> **What the task requires**
Only those lines running from the line that contains "What measurable distance" through the end of the material are to be written out, each exactly as shown.

> **Dataset**
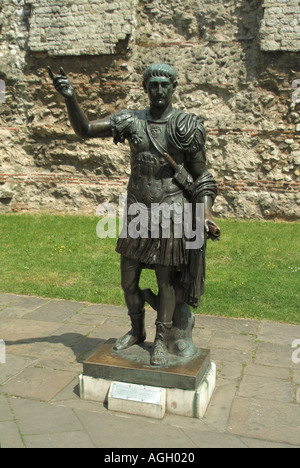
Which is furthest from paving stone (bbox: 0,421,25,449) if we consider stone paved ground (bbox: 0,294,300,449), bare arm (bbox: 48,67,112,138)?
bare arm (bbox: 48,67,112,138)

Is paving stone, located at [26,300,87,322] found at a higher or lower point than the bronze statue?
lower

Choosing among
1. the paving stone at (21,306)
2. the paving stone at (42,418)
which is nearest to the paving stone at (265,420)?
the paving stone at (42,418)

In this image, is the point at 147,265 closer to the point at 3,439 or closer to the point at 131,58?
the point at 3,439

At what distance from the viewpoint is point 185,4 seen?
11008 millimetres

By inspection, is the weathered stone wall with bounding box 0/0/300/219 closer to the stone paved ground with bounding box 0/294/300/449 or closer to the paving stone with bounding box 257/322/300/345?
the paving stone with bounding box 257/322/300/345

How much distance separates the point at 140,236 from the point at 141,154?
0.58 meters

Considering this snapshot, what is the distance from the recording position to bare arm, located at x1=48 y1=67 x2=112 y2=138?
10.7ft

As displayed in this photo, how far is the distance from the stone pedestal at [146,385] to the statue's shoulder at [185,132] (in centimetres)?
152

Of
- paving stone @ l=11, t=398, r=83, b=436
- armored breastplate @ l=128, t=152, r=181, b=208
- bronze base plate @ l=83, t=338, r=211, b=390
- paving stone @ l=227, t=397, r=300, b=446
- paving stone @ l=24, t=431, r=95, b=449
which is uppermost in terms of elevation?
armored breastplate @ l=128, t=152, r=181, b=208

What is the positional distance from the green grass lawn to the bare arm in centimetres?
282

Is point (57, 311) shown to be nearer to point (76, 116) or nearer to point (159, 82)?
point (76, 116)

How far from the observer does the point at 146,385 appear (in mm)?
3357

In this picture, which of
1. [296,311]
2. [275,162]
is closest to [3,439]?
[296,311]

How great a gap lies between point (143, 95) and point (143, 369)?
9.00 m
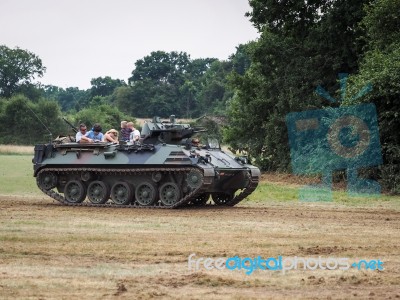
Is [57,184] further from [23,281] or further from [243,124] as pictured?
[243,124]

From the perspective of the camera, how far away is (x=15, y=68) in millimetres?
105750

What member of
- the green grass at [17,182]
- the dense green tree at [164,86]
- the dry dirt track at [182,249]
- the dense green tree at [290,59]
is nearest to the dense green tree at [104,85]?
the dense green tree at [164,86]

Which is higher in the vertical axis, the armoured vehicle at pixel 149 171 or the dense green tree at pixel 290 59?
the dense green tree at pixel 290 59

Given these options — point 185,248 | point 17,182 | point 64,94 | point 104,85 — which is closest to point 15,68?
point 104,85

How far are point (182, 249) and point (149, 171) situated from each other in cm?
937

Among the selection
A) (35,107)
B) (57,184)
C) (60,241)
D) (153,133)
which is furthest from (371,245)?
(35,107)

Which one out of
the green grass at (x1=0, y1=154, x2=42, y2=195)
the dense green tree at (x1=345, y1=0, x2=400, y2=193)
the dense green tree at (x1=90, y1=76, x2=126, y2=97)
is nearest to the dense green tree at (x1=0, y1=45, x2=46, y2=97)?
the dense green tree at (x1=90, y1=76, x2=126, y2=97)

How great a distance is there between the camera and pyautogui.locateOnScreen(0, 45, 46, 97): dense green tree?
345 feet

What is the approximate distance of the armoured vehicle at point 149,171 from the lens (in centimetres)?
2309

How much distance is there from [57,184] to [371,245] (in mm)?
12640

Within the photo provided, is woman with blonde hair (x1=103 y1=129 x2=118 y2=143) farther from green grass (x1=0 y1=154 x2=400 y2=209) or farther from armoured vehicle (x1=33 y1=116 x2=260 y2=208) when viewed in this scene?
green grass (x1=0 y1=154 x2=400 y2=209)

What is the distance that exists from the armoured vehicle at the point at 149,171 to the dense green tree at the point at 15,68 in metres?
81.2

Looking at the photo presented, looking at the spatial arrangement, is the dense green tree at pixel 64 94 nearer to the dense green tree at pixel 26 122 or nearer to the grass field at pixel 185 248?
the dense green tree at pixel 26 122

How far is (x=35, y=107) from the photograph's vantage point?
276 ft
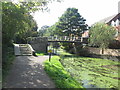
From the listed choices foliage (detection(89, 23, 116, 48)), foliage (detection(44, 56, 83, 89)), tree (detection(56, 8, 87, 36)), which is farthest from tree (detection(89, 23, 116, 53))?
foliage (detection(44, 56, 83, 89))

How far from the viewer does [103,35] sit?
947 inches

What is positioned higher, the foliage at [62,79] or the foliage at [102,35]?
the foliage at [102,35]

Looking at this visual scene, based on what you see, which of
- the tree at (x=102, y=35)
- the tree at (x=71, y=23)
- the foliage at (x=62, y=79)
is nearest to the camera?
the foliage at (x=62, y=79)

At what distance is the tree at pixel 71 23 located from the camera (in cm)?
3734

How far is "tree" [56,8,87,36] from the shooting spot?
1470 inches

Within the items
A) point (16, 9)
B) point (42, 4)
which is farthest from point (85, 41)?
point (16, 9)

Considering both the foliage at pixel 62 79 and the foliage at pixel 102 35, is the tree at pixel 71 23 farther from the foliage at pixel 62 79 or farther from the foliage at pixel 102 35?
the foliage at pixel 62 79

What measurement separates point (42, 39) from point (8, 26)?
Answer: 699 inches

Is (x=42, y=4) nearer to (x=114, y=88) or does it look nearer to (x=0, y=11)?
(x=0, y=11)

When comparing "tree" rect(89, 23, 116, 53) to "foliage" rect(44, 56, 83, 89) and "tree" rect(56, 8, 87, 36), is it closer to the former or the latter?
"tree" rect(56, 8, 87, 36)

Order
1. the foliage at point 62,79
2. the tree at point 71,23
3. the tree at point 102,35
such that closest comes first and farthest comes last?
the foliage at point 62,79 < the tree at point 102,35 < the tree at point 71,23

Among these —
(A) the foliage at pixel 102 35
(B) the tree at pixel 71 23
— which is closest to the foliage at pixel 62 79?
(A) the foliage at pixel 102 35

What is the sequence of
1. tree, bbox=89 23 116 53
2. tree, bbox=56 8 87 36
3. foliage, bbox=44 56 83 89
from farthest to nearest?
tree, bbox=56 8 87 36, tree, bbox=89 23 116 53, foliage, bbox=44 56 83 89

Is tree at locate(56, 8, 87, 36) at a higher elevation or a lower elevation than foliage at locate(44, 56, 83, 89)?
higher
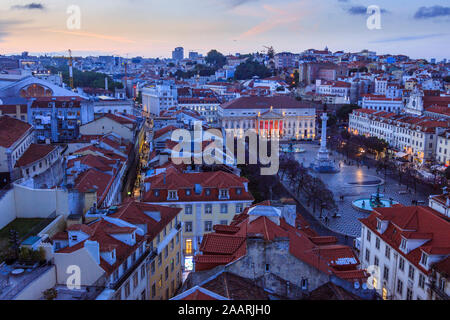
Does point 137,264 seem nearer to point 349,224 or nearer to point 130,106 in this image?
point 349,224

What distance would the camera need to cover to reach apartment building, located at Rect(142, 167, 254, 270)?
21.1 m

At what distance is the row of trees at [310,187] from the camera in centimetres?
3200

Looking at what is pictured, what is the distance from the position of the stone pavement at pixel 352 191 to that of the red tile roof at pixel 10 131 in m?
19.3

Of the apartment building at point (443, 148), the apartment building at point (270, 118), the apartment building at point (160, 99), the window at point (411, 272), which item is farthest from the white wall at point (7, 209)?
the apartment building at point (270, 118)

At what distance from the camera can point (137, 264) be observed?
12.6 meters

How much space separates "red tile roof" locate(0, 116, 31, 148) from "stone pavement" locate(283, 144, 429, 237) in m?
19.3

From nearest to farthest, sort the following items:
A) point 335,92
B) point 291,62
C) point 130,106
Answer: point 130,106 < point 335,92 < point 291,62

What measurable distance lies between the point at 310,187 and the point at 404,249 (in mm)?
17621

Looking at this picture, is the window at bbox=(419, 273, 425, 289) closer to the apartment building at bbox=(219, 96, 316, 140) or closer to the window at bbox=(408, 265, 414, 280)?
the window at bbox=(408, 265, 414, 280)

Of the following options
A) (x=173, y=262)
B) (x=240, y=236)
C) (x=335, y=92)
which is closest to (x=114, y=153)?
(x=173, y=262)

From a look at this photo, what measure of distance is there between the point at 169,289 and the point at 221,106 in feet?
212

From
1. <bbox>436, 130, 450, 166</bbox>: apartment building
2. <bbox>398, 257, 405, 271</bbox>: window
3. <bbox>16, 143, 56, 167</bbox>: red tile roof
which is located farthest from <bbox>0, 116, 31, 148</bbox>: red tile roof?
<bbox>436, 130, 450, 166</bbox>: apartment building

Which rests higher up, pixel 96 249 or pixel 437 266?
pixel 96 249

> **Exercise response**
What measurable distance lies between the point at 310,187 and the point at 404,249 (in mm)?
17621

Looking at this picture, is the window at bbox=(419, 273, 425, 289) closer to the apartment building at bbox=(219, 96, 316, 140) or closer to the window at bbox=(408, 265, 414, 280)?
the window at bbox=(408, 265, 414, 280)

Of the following options
A) (x=173, y=262)
B) (x=240, y=236)
C) (x=335, y=92)
which is closest to (x=114, y=153)?
(x=173, y=262)

From a look at this photo, what measure of distance is there between the point at 169,289 and the point at 221,106 in feet?
212

From
1. <bbox>436, 130, 450, 166</bbox>: apartment building
2. <bbox>398, 257, 405, 271</bbox>: window
3. <bbox>16, 143, 56, 167</bbox>: red tile roof
which is located farthest from <bbox>0, 116, 31, 148</bbox>: red tile roof?
<bbox>436, 130, 450, 166</bbox>: apartment building

Which rests higher up, pixel 96 249 or pixel 437 266?
pixel 96 249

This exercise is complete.